Equity markets typically value REITs on cash-flow durability and balance sheet capacity rather than accounting earnings alone. Common valuation lenses include multiples of AFFO/FFO and EV/EBITDA alongside dividend yield and leverage metrics. The key variables that tend to move valuation include:

  • Same-store NOI trends: Occupancy, rent growth, and expense recovery dynamics.
  • Capital allocation discipline: The balance between maintenance capex, redevelopment spend, and accretive acquisitions.
  • Interest coverage and leverage: The cost and maturity profile of debt versus expected cash generation.
  • Stability of tenant collections: Credit quality and lease structure characteristics that reduce cash-flow volatility.

🔍 Investment Takeaway

Piedmont Realty Trust’s long-term investment case rests on real-asset cash flow supported by tenant switching friction, localized operating execution, and redevelopment-driven value creation within neighborhood/community retail. The primary bear-case risks are common to the REIT model—financing conditions, tenant and demand shifts, and capital intensity—but the underlying cash-flow structure and site/tenant stickiness provide a credible foundation for multi-year performance if leasing execution and underwriting discipline remain intact.


⚠ AI-generated — informational only. Validate using filings before investing.

📰 Market News & Coverage

15 Stories Available

Real-time institutional reporting and market updates for PDM.

zacks.com2026-06-16

Piedmont Realty Trust (PDM) Just Flashed Golden Cross Signal: Do You Buy?

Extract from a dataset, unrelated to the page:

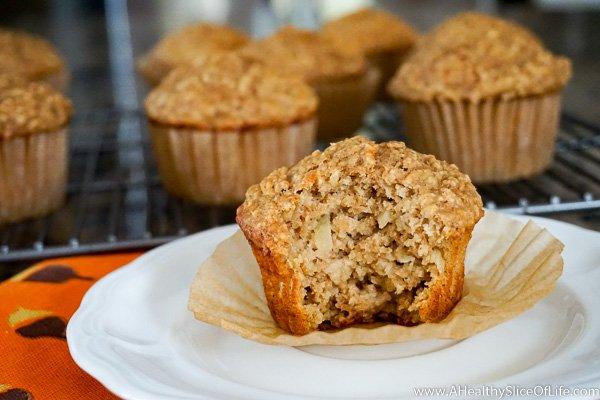 Apple Cinnamon Oat Muffins | A Healthy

Piedmont Realty Trust, Inc. (PDM) is looking like an interesting pick from a technical perspective, as the company reached a key level of support. Recently, PDM's 50-day simple moving average crossed above its 200-day simple moving average, known as a "golden cross.

zacks.com2026-06-02

Piedmont Realty Trust: Leasing Surge Signals Premium Office Demand

PDM completes 240,000 sq. ft. of leasing since Q2 began, with new tenants driving demand and rental rate growth.

globenewswire.com2026-06-01

Piedmont REIT Signs 240,000 SF of Leases Second Quarter-to-Date Bringing YTD Leasing to approximately 670,000 SF

Atlanta, GA, June 01, 2026 (GLOBE NEWSWIRE) -- Piedmont Realty Trust, Inc. ("Piedmont” or “the Company") (NYSE:PDM), an owner of Class A office properties located primarily in the Sunbelt, announced today, that the Company is participating in this week's NAREIT REITWeek Investor Conference in New York City. The Company has completed approximately 240,000 square feet of leasing thus far in the second quarter, with over 60% related to new tenant leasing. Approximately 90% of the new tenant leasing was for currently vacant space and brings year-to-date leasing volume to approximately 670,000 square feet.

seekingalpha.com2026-05-12

Piedmont Realty Trust, Inc. (PDM) Shareholder/Analyst Call Prepared Remarks Transcript

Piedmont Realty Trust, Inc. (PDM) Shareholder/Analyst Call Prepared Remarks Transcript

seekingalpha.com2026-05-10

The Overlooked Trend That Could Supercharge REIT Dividends

REITs are undervalued and out-of-favor compared to AI-driven tech stocks, creating a contrarian opportunity. Rising construction costs are constraining new supply, increasing the value and pricing power of existing REIT portfolios. Multiple REITs, including AH REALTY TRUST, Chiron Real Estate, Piedmont Realty Trust, and Healthpeak Properties, report higher replacement costs and favorable re-leasing spreads.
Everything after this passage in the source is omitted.